RUCHA KARKAREY AND VARDHAN PATANKAR
Edited version published in The Hindu School
Can you imagine seeing a thousand leopards in a forest patch, the size of a football field? As you make your way through the forest thicket, you are elated when you see your first leopard, peering down at you from the branches. You consider yourself very lucky if you see two more, but a thousand leopards at one time? This idea seems a little impossible, doesn’t it? Not to us, because we have seen them with our own eyes; hundreds of them, all around us!!
Sometimes even the impossible seems possible. They do not call it ‘the sea of possibility’ for nothing! If you want to know what we are talking about, then just take a dive into the sea and with a ‘bit’ of luck you might just witness for yourself what we experienced during our recent trip.
The forest we speak of is a coral reef from a remote atoll in the Lakshadweep archipelago and the ‘leopard’, a species of reef fish known as the squaretail grouper (Plectropomus areolatus). A top carnivorous fish, with black spots on its body, which likes to hunt by ambushing its prey, which prefers to remain solitary, making it a formidable reef predator, just like our large cats in the forests. This grouper shows a unique mating behaviour, where several individuals aggregate at certain areas at certain times of the year, to reproduce. These aggregations are known as ‘spawning aggregations’ and the main focus of our story.
The squaretail grouper is a common fish on coral reefs in the Lakshadweep. During our island-wide monitoring study in 2011, we spotted one or two individuals on most reefs. At one particular site, however, wesaw them in unbelievable numbers of over fifty! They were perched everywhere upon the reef, displaying flashy colour patterns and circling each other.While watching them, a common thought transcended us, could it be that we were amidst a grouper spawning aggregation? Though the possibility of this being a spawning aggregation was high, the island was so remote, that we had to curtail our investigation due to logistical constraints.
Once back on the mainland we read up on research and spoke to experts who had studied these aggregations before. They pointed us to an interesting fact that many grouper spawning aggregations take place yearly at the same locations. There was a big chance of seeing the aggregation once again, if we were to head back to our site at the same time as last year!! We chalked out a plan and in 2012 set out to the islands on a purposeful expedition—this time not to merely experience the aggregation but to try and study it further.
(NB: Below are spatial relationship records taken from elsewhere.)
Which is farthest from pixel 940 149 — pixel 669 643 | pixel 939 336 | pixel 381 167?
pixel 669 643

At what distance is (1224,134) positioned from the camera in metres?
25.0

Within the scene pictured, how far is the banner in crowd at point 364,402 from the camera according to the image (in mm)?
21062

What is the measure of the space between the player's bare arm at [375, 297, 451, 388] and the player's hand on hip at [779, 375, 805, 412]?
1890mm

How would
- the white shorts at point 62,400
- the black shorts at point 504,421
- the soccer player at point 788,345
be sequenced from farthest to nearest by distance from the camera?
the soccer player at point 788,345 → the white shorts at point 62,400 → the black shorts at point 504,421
With Rohan leading the team, we left Kadmat island at mid-night in a tiny tuna boat kundalum; an army of 7 with supplies for 6 days. Just the prospect of witnessing this event again, was exciting but we had to brace ourselves for the uncertainly—the timing, the location, weather— hoping that everything would work out in our favour.
The first three days were not as we imagined. On a few reef sites we did not spot even a single grouper, whereas on the others we spotted only one or two. We dived at several sites around the atoll to look for clues of spawning behaviours—their gathering in huge numbers, the mate display, males guarding a site—but saw nothing as the research described. We intensified our searches, dived longer, and looked more carefully at a few individuals, but to no avail.
Just as we were about to give up, a day before the new moon, the tide turned, so to speak. We returned to a site where we had reported the highest grouper numbers from the day before and we were stunned! The reef was swarming with squaretail groupers. From a ‘bird-eye view’, we saw the site was packed by this species with individuals as big as 75-80 cm and little elbowroom to spare between them! We saw them fighting aggressively with each other in order to establish small territories—could these be males? We saw shoals of 200 individuals of squaretail grouper entering the aggregation site at high tide, and interacting with the territorial ‘males’- could these be females? The entire incident unfurled in front of us like a 50-minute play and we struggled to collect our data.
That night we retired to our field station, each finding a way to identify with the days proceedings. More than any other feeling in the world, we were silenced, overwhelmed. Our colleague Ommni, a local from Lakshadweep, who has dived these waters for the past 15 years, but has never witnessed such an event, aptly described it as ‘Seeing a thousand leopards in the sea’.
Our preliminary work on the aggregation estimated over two thousands individuals in the aggregation. By the third day all signs of the aggregation had completely vanished from the site. It was sheer luck and a little bit of instinct that got us to the right place at the right time. For a while, we revelled in the fact that we witnessed such a rare occurrence.
It is needless to say that such large, periodic aggregations of fish do not go unnoticed by local fisherfolk. Spawning aggregations of fishes provide a lucrative opportunity for fishermen to obtain large catches of fish, with minimum effort and for commercially important fishes like groupers, such activities can decimate entire local populations in a matter of a few days. In this respect, these observations go beyond a sense of wonder and have serious implications for conservation in the Lakshadweep.